• [Page excerpt]
§

Italian physicist and engineer (1871–1950)

Giovanni Giorgi (November 27, 1871 – August 19, 1950) was an Italian physicist and electrical engineer who proposed the Giorgi system of measurement, the precursor to the International System of Units (SI).

==Early life==
Giovanni Giorgi was born in Lucca on November 27, 1871.

==Career==
Giorgi studied engineering at the Institute of Technology of Rome, he worked at Fornaci Giorgi in Ferentino, then was the director of the Technology Office of Rome between 1905 and 1924. He also taught at the University of Rome between 1913 and 1939. During World War II he moved to Ferentino. He was an Invited Speaker of the ICM in 1924 in Toronto, in 1928 in Bologna, and in 1932 in Zurich.

==Personal life==
He was engaged to Laura Pisati, his former master's student who became the first woman invited to deliver a lecture at the fourth International Congress of Mathematicians (ICM), but she died in 1908 shortly before both her talk and their intended wedding.

==Death==
Giorgi died on August 19, 1950, in Castiglioncello, Livorno at the age of 78.

§

• [Required tasks]
1. In the Giorgi biography, during which years did Giorgi teach at the University of Rome?
2. Decide whether each statement agrees with the Giorgi biography, answering yes or no and quoting the words of the biography that decide it: (a) Giorgi was born in Rome. (b) Giorgi was an Invited Speaker of the ICM in Bologna in 1928. (c) Laura Pisati delivered her lecture at the fourth International Congress of Mathematicians.
3. Carry on the Giorgi biography from the point where it stops.

§

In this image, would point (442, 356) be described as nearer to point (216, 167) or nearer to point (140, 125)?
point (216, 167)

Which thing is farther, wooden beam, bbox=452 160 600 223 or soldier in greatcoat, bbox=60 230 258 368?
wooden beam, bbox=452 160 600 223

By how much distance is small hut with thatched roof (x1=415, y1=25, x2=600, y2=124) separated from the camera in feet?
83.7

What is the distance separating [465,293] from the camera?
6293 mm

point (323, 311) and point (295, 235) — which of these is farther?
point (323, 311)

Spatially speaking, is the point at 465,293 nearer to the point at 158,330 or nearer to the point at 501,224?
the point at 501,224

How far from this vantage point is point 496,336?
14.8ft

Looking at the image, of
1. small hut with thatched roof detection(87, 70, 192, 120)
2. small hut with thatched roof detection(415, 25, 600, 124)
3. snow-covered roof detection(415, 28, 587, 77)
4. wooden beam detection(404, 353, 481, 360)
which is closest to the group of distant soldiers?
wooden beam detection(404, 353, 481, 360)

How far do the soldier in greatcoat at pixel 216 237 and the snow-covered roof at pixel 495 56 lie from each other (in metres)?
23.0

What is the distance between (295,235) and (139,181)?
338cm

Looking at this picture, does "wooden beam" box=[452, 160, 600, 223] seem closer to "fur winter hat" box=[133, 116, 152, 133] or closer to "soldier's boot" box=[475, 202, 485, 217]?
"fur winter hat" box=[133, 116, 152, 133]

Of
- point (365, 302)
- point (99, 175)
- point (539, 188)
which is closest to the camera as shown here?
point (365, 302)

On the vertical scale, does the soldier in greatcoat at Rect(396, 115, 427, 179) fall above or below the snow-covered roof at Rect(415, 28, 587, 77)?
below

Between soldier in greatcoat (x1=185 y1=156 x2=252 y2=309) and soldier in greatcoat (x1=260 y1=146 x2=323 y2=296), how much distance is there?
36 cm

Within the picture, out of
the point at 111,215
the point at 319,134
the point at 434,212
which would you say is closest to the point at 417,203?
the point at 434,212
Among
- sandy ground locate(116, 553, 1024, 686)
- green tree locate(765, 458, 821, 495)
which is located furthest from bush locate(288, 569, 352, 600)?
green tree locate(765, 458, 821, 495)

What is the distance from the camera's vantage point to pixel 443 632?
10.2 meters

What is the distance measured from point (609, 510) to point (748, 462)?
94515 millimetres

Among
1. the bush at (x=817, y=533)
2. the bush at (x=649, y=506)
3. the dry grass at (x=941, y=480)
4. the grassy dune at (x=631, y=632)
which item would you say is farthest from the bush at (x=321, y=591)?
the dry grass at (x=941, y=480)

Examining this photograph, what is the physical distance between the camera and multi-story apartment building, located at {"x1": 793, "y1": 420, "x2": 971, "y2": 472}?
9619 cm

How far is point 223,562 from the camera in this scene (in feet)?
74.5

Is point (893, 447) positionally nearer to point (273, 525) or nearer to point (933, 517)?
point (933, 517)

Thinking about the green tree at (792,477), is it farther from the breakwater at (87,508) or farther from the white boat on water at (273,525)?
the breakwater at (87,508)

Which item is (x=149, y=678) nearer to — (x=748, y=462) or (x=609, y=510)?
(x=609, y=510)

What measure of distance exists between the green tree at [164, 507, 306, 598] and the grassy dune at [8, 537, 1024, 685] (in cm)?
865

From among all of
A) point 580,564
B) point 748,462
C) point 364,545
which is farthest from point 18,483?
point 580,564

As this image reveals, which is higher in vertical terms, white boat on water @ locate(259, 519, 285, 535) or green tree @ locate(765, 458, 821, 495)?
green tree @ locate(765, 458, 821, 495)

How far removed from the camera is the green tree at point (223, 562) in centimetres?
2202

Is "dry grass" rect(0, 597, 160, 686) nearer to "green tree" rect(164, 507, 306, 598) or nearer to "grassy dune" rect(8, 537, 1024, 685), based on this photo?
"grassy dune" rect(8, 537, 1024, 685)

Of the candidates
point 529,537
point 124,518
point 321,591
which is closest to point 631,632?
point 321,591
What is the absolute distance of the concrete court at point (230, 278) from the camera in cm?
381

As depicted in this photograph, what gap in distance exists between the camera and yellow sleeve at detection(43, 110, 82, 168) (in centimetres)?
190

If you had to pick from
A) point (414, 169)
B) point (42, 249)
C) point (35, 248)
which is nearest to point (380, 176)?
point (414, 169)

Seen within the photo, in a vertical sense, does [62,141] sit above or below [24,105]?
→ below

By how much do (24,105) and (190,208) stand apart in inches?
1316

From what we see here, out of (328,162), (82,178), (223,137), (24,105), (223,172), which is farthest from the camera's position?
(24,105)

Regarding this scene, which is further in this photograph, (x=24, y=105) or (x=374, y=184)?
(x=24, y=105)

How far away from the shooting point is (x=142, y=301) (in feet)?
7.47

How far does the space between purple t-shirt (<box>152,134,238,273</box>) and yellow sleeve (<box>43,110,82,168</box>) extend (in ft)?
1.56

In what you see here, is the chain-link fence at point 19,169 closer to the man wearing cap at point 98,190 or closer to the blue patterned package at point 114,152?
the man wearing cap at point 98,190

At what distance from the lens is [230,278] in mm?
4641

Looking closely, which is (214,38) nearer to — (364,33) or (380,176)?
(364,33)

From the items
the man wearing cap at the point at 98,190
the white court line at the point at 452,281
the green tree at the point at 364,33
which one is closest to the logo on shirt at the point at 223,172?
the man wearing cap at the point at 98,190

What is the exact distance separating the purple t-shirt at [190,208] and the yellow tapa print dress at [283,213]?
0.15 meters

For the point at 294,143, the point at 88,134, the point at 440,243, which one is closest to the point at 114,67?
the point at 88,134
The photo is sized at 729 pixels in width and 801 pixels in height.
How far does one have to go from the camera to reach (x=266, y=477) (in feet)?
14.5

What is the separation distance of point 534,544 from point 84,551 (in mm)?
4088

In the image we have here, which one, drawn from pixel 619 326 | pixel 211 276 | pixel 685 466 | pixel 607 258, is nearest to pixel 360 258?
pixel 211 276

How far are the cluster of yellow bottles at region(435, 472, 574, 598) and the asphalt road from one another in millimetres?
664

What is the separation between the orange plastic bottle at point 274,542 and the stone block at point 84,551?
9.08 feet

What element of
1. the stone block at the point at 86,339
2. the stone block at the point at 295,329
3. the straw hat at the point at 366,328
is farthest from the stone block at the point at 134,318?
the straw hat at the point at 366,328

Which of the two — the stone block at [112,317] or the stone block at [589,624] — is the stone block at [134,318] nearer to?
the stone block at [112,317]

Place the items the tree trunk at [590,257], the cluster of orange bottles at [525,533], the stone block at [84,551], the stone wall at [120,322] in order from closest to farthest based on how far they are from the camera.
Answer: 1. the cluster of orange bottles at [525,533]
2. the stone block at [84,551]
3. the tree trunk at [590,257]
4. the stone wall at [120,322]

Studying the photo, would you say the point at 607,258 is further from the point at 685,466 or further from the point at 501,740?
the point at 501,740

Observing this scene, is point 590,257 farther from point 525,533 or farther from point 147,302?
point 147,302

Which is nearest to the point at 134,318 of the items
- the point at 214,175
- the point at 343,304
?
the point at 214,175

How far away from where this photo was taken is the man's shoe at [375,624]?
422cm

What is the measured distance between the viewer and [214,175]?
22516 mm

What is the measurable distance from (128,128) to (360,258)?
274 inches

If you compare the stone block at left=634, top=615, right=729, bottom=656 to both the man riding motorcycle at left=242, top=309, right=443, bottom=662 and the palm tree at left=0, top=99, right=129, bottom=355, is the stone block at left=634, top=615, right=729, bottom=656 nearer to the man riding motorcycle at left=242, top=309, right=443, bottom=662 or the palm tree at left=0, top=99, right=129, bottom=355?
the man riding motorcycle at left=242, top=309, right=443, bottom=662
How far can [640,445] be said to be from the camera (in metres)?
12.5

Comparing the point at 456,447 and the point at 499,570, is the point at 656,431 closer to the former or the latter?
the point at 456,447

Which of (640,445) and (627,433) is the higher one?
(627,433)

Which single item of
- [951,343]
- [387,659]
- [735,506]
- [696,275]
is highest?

§

• [Task answers]
1. Between 1913 and 1939.

2.
(a) No: "Giovanni Giorgi was born in Lucca on November 27, 1871."
(b) Yes: "He was an Invited Speaker of the ICM in 1924 in Toronto, in 1928 in Bologna, and in 1932 in Zurich."
(c) No: "she died in 1908 shortly before both her talk and their intended wedding."

3.
==The Giorgi system==
Toward the end of the 19th century, after James Clerk Maxwell's discoveries, it was clear that electric measurements could not be explained in terms of the three base units of length, mass and time, and that some irrational coefficients appeared in the equations without any logical physical reason. In 1901, Giorgi proposed to the Associazione elettrotecnica italiana (AEI) that the MKS system (which used the metre, kilogram and second as its base units) should be extended with a fourth unit to be chosen from the units of electromagnetism, solving also the presence of the irrational coefficients.

In 1935 this was adopted by the International Electrotechnical Commission (IEC) as the M.K.S. System of Giorgi without specifying which electromagnetic unit would be the fourth base unit. In 1946 the International Committee for Weights and Measures (CIPM) approved a proposal to use the ampere as that unit in a four-dimensional system, the MKSA system.

The Giorgi system was thus the precursor of the International System of Units (SI) adopted in 1960, which was based on six base units: metre, kilogram, second, ampere, kelvin, and candela. The mole was added as a seventh base unit in 1971.